** Start Dataset content **

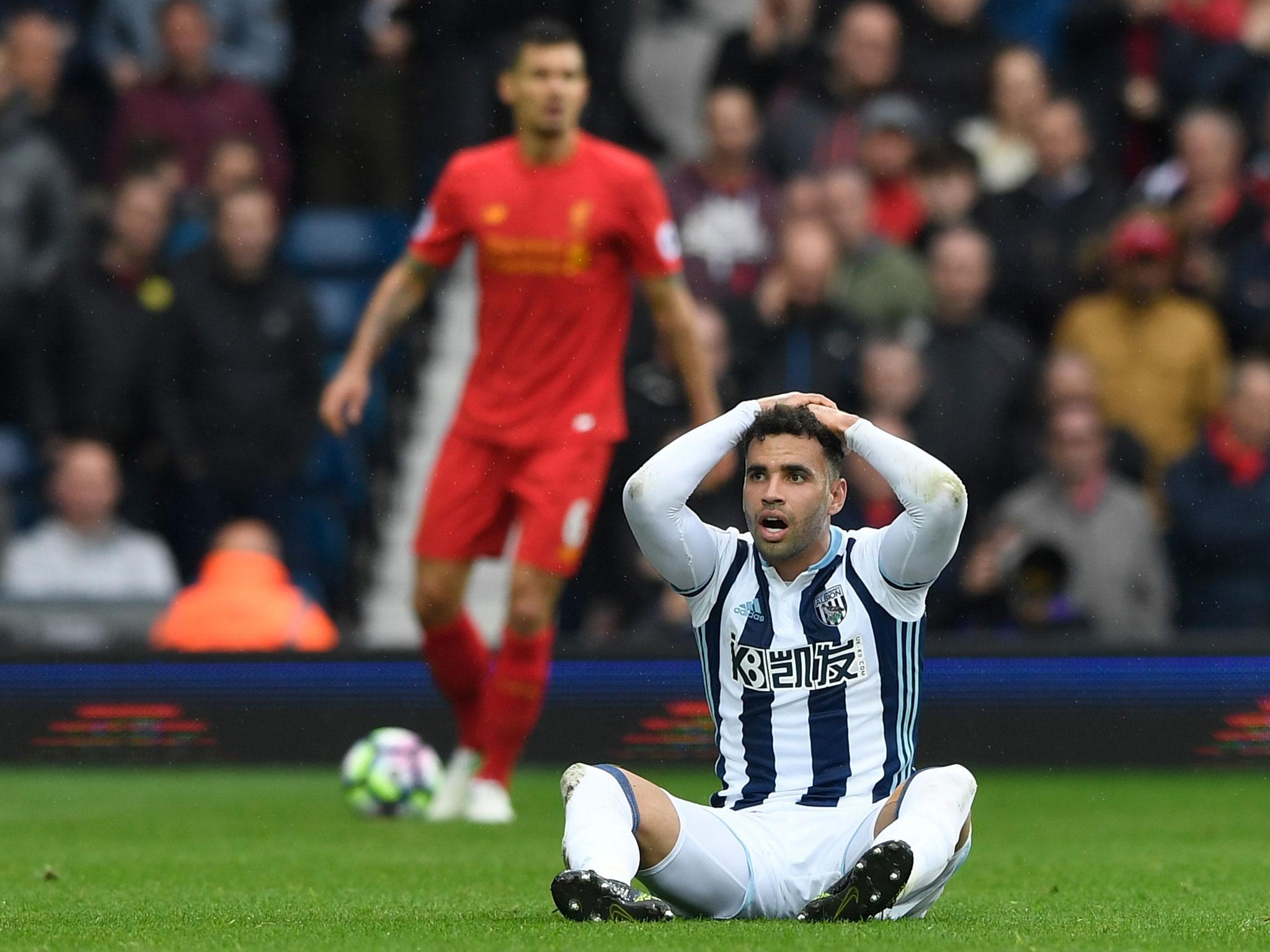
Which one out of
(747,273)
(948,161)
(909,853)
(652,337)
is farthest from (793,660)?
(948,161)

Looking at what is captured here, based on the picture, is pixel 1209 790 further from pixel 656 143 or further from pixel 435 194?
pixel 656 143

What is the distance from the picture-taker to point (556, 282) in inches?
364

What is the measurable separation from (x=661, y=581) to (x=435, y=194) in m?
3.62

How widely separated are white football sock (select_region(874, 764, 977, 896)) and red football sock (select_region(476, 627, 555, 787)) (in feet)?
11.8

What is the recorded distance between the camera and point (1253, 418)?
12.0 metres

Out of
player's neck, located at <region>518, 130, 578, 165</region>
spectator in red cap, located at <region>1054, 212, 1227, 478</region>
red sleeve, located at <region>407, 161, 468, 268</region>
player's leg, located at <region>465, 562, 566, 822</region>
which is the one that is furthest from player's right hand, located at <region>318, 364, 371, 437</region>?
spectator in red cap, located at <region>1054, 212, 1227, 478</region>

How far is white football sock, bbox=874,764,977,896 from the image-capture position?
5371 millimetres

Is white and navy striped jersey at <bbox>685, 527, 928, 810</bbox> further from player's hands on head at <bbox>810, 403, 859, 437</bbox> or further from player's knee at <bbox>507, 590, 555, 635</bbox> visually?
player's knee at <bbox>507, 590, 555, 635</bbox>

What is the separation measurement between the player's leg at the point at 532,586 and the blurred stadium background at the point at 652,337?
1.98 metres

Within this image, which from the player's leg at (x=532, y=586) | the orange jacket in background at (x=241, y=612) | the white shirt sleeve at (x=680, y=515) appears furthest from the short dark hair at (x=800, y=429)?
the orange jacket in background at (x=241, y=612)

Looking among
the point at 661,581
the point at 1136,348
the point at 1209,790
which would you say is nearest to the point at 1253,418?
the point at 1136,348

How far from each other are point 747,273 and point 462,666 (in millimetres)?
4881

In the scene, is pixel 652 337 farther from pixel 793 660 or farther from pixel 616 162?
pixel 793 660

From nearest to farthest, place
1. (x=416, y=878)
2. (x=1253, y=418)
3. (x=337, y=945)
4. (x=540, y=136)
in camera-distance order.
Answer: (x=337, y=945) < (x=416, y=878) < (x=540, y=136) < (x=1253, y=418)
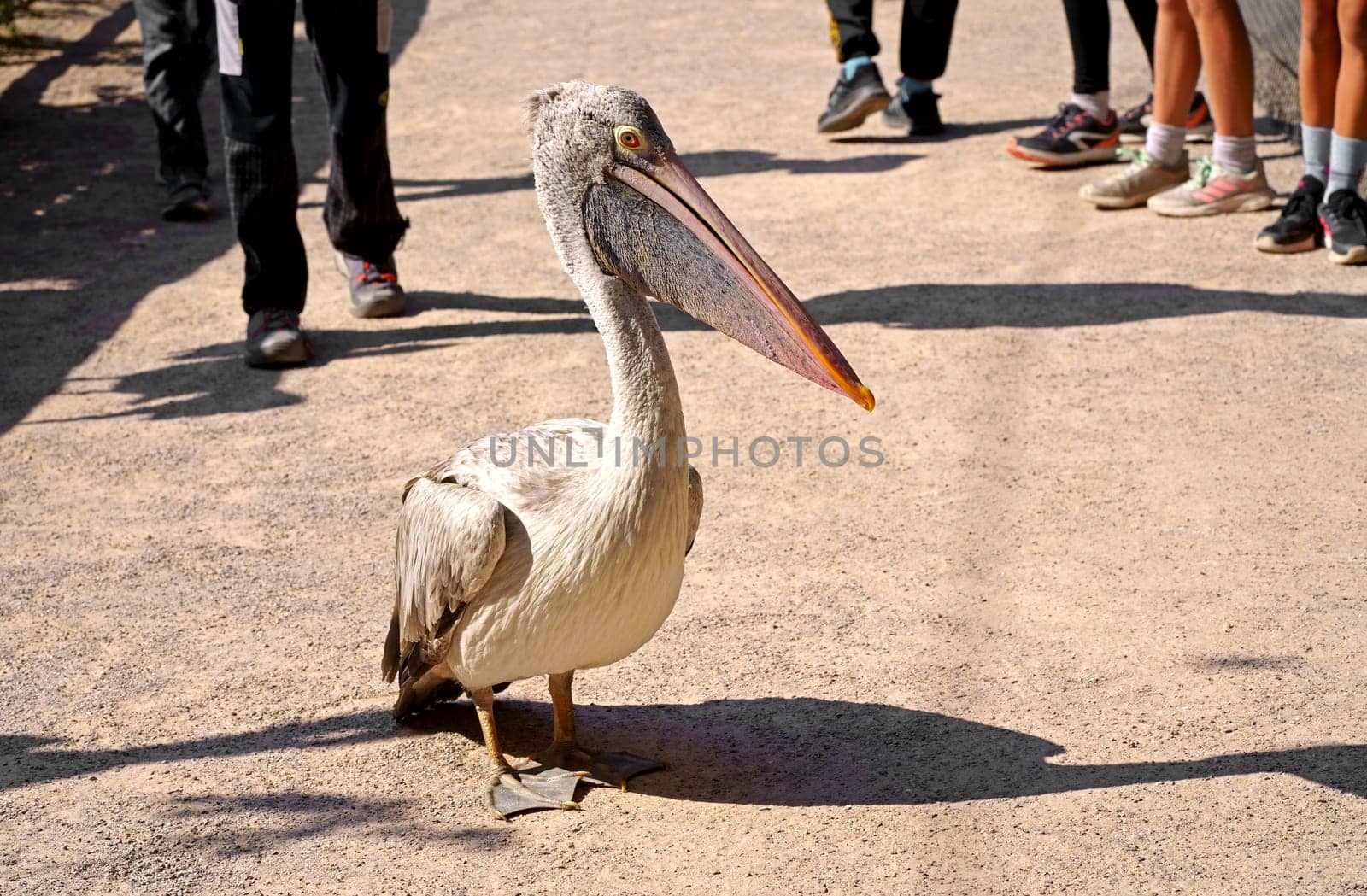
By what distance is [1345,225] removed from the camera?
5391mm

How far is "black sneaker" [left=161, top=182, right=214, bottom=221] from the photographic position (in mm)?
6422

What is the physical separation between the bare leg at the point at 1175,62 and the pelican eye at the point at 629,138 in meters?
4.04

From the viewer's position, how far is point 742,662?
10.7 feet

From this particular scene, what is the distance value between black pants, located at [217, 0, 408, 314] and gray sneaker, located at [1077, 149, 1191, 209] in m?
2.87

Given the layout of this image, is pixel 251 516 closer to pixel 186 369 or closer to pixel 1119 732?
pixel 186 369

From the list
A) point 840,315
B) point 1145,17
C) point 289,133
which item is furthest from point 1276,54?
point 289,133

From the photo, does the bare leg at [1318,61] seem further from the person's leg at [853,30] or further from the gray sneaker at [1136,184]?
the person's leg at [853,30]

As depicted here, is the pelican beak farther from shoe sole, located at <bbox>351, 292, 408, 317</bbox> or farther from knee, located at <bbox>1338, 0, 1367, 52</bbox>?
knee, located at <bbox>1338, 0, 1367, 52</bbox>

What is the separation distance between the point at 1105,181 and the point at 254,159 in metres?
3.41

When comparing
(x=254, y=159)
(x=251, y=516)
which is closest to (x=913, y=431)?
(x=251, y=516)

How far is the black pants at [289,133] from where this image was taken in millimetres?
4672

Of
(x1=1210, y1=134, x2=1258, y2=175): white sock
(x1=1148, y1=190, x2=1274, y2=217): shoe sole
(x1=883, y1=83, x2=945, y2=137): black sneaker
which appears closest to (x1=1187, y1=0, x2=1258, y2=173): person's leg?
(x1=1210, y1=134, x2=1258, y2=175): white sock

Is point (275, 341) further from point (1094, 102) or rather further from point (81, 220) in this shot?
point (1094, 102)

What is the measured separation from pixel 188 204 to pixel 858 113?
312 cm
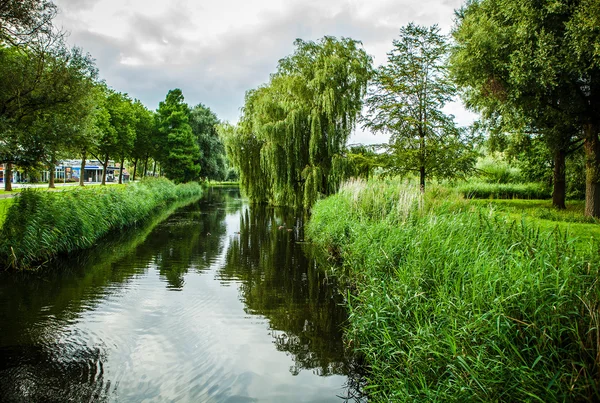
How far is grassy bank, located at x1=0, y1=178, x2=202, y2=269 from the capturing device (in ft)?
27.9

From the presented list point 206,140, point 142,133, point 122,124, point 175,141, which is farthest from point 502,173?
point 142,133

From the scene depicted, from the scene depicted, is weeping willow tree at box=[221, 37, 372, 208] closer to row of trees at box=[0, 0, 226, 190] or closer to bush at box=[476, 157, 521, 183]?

** End Dataset content **

Reproduce every one of the entries above word for word, from the first to the last, omitting the pictures.

> [Final result]:
Which one out of
(747,273)
(948,161)
(909,853)
(652,337)
is farthest from (793,660)?
(948,161)

Looking at what is captured here, based on the picture, is pixel 1209 790 further from pixel 656 143 or further from pixel 435 194?
pixel 656 143

What is the distance from the picture-taker to point (556, 282) in inches?
364

What is the measurable separation from (x=661, y=581) to (x=435, y=194) in m?
3.62

How widely separated are white football sock (select_region(874, 764, 977, 896)) and red football sock (select_region(476, 627, 555, 787)) (in feet)?
11.8

What is the recorded distance between the camera and point (1253, 418)?
12.0 metres

Out of
player's neck, located at <region>518, 130, 578, 165</region>
spectator in red cap, located at <region>1054, 212, 1227, 478</region>
red sleeve, located at <region>407, 161, 468, 268</region>
player's leg, located at <region>465, 562, 566, 822</region>
which is the one that is furthest from player's right hand, located at <region>318, 364, 371, 437</region>?
spectator in red cap, located at <region>1054, 212, 1227, 478</region>

How far is white football sock, bbox=874,764,977,896 from the image-capture position?
5371 millimetres

Is white and navy striped jersey at <bbox>685, 527, 928, 810</bbox> further from player's hands on head at <bbox>810, 403, 859, 437</bbox> or further from player's knee at <bbox>507, 590, 555, 635</bbox> visually?
player's knee at <bbox>507, 590, 555, 635</bbox>

What is the separation measurement between the player's leg at the point at 532,586 and the blurred stadium background at the point at 652,337?
1.98 metres

Within this image, which from the player's leg at (x=532, y=586) | the orange jacket in background at (x=241, y=612) | the white shirt sleeve at (x=680, y=515) appears furthest from the short dark hair at (x=800, y=429)?
the orange jacket in background at (x=241, y=612)

Looking among
the point at 661,581
the point at 1136,348
the point at 1209,790
which would you say is nearest to the point at 1253,418?
the point at 1136,348

How far from each other are point 747,273 and point 462,666 (in millimetres)?
4881

In the scene, is pixel 652 337 farther from pixel 793 660 or farther from pixel 616 162?
pixel 793 660

From nearest to farthest, place
1. (x=416, y=878)
2. (x=1253, y=418)
3. (x=337, y=945)
4. (x=540, y=136)
in camera-distance order.
Answer: (x=337, y=945) < (x=416, y=878) < (x=540, y=136) < (x=1253, y=418)
By what distance is [1345,225] removed from the camera?
5391mm

How far is "black sneaker" [left=161, top=182, right=214, bottom=221] from the photographic position (in mm)?
6422

What is the physical separation between the bare leg at the point at 1175,62 and the pelican eye at the point at 629,138 in meters?
4.04

From the viewer's position, how far is point 742,662?
10.7 feet

From this particular scene, what is the distance value between black pants, located at [217, 0, 408, 314] and gray sneaker, located at [1077, 149, 1191, 209] in m?
2.87

Given the layout of this image, is pixel 251 516 closer to pixel 186 369 or closer to pixel 1119 732?
pixel 186 369

From the list
A) point 840,315
B) point 1145,17
C) point 289,133
which item is furthest from point 1276,54?
point 289,133

From the photo, does the bare leg at [1318,61] seem further from the person's leg at [853,30] or further from the gray sneaker at [1136,184]?
the person's leg at [853,30]

As depicted here, is the pelican beak farther from shoe sole, located at <bbox>351, 292, 408, 317</bbox> or farther from knee, located at <bbox>1338, 0, 1367, 52</bbox>?
knee, located at <bbox>1338, 0, 1367, 52</bbox>

What is the separation distance between the point at 1105,181 and the point at 254,159 in metres?
3.41

When comparing
(x=254, y=159)
(x=251, y=516)
which is closest to (x=913, y=431)?
(x=251, y=516)

How far is the black pants at [289,133] from where this image was taken in millimetres?
4672

Of
(x1=1210, y1=134, x2=1258, y2=175): white sock
(x1=1148, y1=190, x2=1274, y2=217): shoe sole
(x1=883, y1=83, x2=945, y2=137): black sneaker
which appears closest to (x1=1187, y1=0, x2=1258, y2=173): person's leg?
(x1=1210, y1=134, x2=1258, y2=175): white sock

Is point (275, 341) further from point (1094, 102) or rather further from point (81, 220) in this shot?
point (1094, 102)

What is the measured separation from pixel 188 204 to pixel 858 113?
312 cm
How far is grassy bank, located at x1=0, y1=178, x2=202, y2=269 from the capturing device (in ft)?
27.9

From the presented list point 206,140, point 142,133, point 122,124, point 175,141, which is farthest from point 502,173?
point 142,133

From the scene depicted, from the scene depicted, is weeping willow tree at box=[221, 37, 372, 208] closer to row of trees at box=[0, 0, 226, 190] or closer to bush at box=[476, 157, 521, 183]?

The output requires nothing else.